Shuttlesworth helped start the SCLC and worked closely with Dr. Martin Luther King, Jr.
Giden was lucky enough to get to meet Shuttlesworth on more than one trip with Indiana University-South Bend’s Civil Rights Heritage Center and summer freedom history classes.
Shuttlesworth even visited South Bend in January of 2002 to celebrate the Dr. Martin Luther King, Jr. holiday. Giden was one who got to have lunch with Shuttlesworth on IUSB’s campus.
For Giden, the most memorable meeting was sitting in on Shuttlesworth's last sermon in Cincinnati in 2005. At the time Shuttlesworth's health was becoming an issue.
"His family and his church allowed him to preach one more sermon and it was that Sunday when our group went to hear him speak,” said Giden.
Giden said he remembers the sermon being very long, but he was happy to listen to such an inspiration at the pulpit.
"His voice would rise…‘And God said!’ We just sat there and ate him up,” said Giden.
As Giden looked back at a few photos of Shuttlesworth and himself, Giden said he feels lucky to of met such a great man, and hopes to carry on his mission.
“Let’s keep the historic civil rights movement going,” said Giden.
The Civil Right’s Heritage Center helps to do just that. “To connect young people with the civil rights movement of the past,” said Historian Monica Maria Tetzlaff.
Tetzlaff said she thinks the students and world are very lucky that Shuttlesworth lived so long.
“We’re so fortunate that he lived a long life.
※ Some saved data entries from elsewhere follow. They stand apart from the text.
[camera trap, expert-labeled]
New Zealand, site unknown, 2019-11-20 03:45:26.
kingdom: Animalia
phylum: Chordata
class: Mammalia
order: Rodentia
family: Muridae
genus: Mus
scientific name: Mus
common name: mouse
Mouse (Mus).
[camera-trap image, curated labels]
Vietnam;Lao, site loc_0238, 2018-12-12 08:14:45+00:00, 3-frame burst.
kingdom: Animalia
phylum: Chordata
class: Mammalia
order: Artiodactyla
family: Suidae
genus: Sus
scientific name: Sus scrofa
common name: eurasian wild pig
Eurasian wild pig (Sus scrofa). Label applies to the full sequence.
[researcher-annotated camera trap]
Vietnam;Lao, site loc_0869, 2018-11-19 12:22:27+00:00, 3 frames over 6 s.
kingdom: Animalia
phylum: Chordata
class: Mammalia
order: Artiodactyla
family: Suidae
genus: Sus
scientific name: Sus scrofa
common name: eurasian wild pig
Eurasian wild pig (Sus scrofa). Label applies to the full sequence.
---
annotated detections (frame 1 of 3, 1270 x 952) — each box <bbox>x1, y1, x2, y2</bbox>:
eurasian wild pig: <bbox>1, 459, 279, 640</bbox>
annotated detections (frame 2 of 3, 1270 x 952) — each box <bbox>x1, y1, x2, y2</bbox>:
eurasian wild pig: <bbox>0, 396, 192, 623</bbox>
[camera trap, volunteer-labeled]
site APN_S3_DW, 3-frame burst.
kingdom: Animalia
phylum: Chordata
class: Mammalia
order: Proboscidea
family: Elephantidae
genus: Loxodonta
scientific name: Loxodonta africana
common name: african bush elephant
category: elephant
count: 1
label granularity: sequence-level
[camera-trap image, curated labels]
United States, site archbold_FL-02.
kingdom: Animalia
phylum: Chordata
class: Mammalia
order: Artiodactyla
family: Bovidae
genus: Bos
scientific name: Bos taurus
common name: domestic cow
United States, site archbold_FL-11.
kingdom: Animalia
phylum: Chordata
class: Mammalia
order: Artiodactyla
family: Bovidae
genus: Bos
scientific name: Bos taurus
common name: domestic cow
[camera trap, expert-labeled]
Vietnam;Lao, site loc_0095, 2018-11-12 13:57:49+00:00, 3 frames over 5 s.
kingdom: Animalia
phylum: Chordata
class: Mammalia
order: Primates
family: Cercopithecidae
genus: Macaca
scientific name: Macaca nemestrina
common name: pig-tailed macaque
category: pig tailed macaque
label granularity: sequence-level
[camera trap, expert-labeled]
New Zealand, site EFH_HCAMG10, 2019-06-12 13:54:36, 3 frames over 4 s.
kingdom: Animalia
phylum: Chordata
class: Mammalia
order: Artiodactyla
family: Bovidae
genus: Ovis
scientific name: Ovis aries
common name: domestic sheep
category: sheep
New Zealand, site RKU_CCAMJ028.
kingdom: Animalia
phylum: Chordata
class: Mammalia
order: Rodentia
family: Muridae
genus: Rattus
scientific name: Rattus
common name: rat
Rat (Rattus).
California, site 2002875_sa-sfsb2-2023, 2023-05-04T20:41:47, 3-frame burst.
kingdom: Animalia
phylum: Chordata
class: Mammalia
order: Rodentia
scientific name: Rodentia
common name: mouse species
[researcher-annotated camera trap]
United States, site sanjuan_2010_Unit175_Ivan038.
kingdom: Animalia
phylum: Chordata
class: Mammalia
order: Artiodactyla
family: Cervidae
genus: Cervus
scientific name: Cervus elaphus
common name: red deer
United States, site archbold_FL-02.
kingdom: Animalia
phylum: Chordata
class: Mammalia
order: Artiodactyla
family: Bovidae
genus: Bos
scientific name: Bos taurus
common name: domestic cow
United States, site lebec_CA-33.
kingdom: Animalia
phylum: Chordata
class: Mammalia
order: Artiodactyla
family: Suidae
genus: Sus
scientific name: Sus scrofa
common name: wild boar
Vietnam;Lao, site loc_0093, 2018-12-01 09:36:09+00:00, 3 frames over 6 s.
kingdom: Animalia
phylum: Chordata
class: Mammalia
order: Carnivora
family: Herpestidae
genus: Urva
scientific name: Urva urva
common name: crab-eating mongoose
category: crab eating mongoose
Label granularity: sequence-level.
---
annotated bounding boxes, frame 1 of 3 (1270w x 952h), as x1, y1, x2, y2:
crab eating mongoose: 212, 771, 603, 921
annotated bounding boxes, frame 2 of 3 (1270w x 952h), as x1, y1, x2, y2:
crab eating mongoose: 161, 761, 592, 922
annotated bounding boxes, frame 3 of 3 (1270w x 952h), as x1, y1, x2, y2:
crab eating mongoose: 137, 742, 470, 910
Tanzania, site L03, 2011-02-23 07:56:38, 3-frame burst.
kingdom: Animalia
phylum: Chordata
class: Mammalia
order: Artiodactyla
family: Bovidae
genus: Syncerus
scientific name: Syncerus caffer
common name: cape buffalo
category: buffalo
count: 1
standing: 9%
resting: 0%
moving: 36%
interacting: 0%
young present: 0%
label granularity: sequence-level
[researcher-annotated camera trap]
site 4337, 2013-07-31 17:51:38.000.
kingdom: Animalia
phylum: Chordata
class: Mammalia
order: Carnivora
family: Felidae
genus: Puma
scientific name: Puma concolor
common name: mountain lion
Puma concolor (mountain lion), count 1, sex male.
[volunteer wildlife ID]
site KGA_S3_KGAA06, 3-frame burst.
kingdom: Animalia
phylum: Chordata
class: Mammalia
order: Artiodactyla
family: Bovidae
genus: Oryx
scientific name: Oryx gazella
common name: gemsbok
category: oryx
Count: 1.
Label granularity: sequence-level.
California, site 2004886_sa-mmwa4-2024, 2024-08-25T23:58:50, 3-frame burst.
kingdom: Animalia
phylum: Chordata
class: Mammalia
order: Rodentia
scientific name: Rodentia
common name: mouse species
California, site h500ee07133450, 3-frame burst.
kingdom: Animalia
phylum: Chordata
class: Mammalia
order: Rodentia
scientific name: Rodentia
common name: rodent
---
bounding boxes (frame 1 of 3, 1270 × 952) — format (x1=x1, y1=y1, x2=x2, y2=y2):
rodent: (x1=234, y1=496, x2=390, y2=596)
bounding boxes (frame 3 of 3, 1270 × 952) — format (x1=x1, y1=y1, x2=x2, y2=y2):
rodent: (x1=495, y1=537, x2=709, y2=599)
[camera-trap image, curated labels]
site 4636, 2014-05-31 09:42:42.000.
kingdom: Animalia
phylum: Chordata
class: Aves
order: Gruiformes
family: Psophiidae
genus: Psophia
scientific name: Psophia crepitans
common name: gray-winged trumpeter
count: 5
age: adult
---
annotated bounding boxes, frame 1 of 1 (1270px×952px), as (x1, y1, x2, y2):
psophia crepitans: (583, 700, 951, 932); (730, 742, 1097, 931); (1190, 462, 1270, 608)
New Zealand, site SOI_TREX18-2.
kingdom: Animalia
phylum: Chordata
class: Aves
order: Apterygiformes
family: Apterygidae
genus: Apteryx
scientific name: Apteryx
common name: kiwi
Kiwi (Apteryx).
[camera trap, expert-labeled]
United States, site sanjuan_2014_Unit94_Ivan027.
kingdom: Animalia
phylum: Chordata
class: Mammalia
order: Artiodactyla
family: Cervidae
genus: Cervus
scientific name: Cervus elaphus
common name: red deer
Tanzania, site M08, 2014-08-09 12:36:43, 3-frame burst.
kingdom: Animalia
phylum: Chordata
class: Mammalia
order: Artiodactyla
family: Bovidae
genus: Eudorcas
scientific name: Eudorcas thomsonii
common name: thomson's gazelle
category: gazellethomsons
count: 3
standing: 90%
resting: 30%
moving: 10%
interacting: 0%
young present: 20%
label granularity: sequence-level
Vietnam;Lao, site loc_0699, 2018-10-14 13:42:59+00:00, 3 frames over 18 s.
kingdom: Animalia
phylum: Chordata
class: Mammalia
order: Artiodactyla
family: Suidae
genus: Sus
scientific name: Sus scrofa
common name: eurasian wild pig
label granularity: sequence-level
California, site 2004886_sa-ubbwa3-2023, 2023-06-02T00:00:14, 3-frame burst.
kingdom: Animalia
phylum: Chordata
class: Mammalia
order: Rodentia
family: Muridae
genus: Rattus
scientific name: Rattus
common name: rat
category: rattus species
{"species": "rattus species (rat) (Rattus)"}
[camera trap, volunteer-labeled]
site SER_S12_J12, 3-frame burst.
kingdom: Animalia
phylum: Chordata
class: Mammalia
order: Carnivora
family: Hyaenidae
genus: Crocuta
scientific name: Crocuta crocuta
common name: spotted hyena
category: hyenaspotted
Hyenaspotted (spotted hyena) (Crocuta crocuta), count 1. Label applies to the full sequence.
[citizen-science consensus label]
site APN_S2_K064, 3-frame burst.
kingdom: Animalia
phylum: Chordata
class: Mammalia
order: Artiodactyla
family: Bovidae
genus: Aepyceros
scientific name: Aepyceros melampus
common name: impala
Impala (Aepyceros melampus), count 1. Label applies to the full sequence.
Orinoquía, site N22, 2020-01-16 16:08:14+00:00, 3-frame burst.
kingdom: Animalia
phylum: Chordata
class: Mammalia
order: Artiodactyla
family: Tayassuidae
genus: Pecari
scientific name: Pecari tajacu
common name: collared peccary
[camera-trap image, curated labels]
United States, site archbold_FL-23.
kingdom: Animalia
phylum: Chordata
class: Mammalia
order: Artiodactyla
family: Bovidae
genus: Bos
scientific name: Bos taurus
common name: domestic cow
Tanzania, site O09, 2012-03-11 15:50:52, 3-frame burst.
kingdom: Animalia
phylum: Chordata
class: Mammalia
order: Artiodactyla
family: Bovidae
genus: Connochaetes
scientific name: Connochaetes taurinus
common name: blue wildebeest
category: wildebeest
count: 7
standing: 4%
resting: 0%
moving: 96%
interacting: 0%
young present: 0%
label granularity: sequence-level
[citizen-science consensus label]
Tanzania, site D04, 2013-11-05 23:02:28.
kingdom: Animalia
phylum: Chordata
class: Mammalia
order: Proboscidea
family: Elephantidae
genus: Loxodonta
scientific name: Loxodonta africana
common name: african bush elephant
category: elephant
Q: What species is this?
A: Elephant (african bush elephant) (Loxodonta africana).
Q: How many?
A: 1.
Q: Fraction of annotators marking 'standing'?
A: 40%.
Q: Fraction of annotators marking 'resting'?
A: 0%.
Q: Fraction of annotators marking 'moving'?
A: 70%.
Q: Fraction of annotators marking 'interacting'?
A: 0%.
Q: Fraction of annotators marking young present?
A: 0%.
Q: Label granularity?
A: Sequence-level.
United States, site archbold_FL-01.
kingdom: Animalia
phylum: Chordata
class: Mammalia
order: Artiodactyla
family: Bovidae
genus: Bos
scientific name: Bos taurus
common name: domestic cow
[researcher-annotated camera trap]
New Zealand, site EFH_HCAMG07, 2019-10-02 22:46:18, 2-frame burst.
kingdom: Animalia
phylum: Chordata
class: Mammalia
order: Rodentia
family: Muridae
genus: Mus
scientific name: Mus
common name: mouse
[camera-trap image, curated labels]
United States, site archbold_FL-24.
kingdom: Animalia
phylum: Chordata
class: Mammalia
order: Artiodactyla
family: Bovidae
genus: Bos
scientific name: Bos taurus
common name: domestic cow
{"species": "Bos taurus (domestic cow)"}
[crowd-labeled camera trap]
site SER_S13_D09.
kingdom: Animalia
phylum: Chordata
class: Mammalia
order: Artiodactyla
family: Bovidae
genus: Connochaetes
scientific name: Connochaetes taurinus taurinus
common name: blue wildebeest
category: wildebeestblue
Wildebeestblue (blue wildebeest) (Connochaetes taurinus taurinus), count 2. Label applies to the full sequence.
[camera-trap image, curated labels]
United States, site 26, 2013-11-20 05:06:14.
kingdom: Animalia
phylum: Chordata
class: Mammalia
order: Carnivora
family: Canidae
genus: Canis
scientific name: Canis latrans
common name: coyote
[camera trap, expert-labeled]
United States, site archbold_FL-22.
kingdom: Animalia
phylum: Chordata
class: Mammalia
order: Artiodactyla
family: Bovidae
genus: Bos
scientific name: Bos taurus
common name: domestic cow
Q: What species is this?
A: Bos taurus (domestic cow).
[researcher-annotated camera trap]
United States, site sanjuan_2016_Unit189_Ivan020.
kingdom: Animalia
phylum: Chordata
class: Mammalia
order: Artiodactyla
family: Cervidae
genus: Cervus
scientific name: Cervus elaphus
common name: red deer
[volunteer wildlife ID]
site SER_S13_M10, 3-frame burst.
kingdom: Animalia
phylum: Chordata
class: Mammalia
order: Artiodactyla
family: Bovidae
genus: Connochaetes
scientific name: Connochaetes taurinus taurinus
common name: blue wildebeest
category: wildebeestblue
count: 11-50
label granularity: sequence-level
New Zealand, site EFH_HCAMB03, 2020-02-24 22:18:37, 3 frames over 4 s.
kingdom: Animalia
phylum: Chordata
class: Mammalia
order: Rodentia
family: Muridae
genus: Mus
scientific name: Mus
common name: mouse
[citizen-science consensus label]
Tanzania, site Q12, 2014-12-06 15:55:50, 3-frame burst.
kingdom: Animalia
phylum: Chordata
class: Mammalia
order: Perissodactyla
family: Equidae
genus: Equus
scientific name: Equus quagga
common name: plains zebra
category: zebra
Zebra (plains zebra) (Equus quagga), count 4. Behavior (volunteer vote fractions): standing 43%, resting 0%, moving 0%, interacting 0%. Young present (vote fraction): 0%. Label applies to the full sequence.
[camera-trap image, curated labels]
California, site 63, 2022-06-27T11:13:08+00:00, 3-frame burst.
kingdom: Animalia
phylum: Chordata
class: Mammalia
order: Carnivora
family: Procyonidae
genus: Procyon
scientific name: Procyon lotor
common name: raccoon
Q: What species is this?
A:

Reverend Shuttlesworth lived to the age of 89, and the students were able to meet him twice,” said Tetzlaff.
Tetzlaff said his message is still important today. “He stood up for what America stood for, equal rights, and we need people like that,” said Tetzlaff.
And more importantly we can learn from how Shuttlesworth and other civil rights leaders approached the movement.
“Noticing the passing of this unique individual, this fiery individual, I think his message really is you can be nonviolent and also a really feisty, fiery personality and get things done,” said Tetzlaff.
Shuttlesworth passed away in Birmingham, Alabama, at the age of 89.